The sport of Mixed Martial Arts is undergoing a tremendous rise in popularity. This rise forces us to consider its place in modern society and the values attached to it.
Mixed Martial Arts is one of the most destructive sports known to man and until recently was banned from the city of New York. Its opponents have labelled it ‘immoral’ and ‘barbaric.’ Arizona Senator John McCain famously stated that it was nothing more than “human cockfighting.” Yet, despite the apparent repugnance, mixed martial arts has become the fastest growing sport in the world.
Combat is an ancient art that existed primarily for the purposes of war. Over time it has taken on a more recreational role as weapons and technology rendered hand to hand largely absolute. It has since evolved into a multi-billion dollar sports industry, with its greatest and most commonly known champion being the Ultimate Fighting Championship (UFC).
The UFC was conceived to answer the age-old question of which martial art would reign supreme. It started off with very few rules and was guided by the raw urge to find out who was the strongest. It was only after it was bought by the Fertitta brothers that the sport cleaned up and became the razzle-dazzle show it is today. Its rapid rise poses important questions for modern society. What is this sport’s place in society? How do we reconcile its violent nature with today’s world?
Staged in an enclosed cage the shape of an octagon, the sport is a battle for dominance between two men. It starts off with the stare and usually finishes with blood. Every fighter stands alone, and each one has dedicated their life to perfecting their technique. Most fighters suffer horrendous injuries at some point during their career. A Canadian study suggests that fighters succumb to traumatic brain injury in a third of professional rounds. This has led to calls to criminalize the sport, both France and Norway have banned the sport completely. Many perceive it as uncivil and far too dangerous. However, few feel similarly about American football, which also has high rates of injury.
Fighting and violence have always existed as part of human life. Every child has dreamed of becoming the strongest. It is one of the most natural urges to want to fight, our primal physiological instinct being the fight or flight response. For a long period of history this urge was integrated as a custom through the tradition of dueling. Dueling lasted as late as the 19th century and was an extremely popular way of resolving conflict among the upper class. However, over time we have come to demonize it and have sought to eradicate it by calling it inhumane. Yet, the rise of MMA demonstrates that many people still have a strong urge to fight and to witness fighting, revealing that fighting remains part of the fabric of our lives. As we turn ourselves away from nature and seek solace in technology, opting for the comfort of our phones and digital life, we abandon our senses and the animal in each of us.
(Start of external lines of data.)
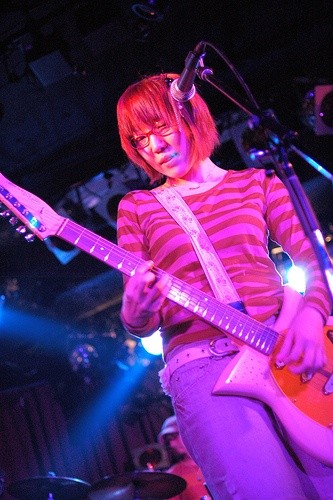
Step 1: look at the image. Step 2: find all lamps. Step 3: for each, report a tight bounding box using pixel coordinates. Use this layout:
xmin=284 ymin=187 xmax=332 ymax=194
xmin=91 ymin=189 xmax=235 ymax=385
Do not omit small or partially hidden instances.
xmin=41 ymin=85 xmax=333 ymax=251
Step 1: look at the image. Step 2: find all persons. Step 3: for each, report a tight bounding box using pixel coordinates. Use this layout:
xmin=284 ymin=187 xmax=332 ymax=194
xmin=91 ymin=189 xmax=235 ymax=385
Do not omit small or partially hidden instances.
xmin=158 ymin=416 xmax=212 ymax=500
xmin=117 ymin=73 xmax=333 ymax=500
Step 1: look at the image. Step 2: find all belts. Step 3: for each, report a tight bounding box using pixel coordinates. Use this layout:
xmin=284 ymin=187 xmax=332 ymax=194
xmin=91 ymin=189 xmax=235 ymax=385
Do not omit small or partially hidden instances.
xmin=160 ymin=334 xmax=240 ymax=375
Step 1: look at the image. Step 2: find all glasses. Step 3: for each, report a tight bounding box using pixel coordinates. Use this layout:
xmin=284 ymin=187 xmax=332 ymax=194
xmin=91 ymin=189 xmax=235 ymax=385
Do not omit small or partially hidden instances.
xmin=165 ymin=433 xmax=178 ymax=440
xmin=127 ymin=118 xmax=178 ymax=149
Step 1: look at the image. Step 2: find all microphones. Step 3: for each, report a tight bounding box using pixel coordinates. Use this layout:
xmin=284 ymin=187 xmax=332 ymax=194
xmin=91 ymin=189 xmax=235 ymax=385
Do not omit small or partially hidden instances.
xmin=170 ymin=41 xmax=206 ymax=102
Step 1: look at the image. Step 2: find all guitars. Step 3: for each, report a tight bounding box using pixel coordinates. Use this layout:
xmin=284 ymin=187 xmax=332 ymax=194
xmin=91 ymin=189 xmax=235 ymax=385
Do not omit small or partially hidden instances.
xmin=0 ymin=173 xmax=333 ymax=467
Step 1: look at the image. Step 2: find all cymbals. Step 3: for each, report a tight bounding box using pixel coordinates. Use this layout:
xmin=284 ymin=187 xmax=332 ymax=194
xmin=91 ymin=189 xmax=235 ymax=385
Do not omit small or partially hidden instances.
xmin=87 ymin=470 xmax=187 ymax=500
xmin=3 ymin=476 xmax=92 ymax=500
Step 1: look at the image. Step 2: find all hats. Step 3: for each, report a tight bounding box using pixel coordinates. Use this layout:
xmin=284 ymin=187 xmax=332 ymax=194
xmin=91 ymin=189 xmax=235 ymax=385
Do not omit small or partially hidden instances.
xmin=157 ymin=415 xmax=180 ymax=445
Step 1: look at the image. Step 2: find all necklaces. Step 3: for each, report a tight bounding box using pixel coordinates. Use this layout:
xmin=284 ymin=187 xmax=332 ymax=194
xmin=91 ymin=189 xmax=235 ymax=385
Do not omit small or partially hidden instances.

It is for this reason that cage fighting becomes so alluring to us, because it speaks to our senses and talks of a distant past, it murmurs of who we once were and wakes the ape that lingers in our blood. White Fang, the classic novel by Jack London, the dog who feels like a wolf, is the story of us all, teaching us that “one cannot violate the promptings of one’s nature without having that nature recoil upon itself.” While many other sports attempt to distance and cover up injury risks, such as when the NFL was accused by a congressional report of pulling funding on concussion research, MMA accepts the risks that it places on its participants. MMA acknowledges the danger of the sport and embraces its primordial purity. In this truth, spectators find something real and raw.
Dana White, the CEO of the UFC, once stated that if “you put two guys in the octagon and have them fight, that crosses language barriers, ethnic barriers, everything.” What we should see and take notice of is not the oozing brutality but the pummeling of boundaries. Its skeptics only see the surface and refuse to take a closer look, but MMA is a modern sport. It is a sport which is part of our shared humanity—it is our story. And, like any good story, it is marked by a few scars.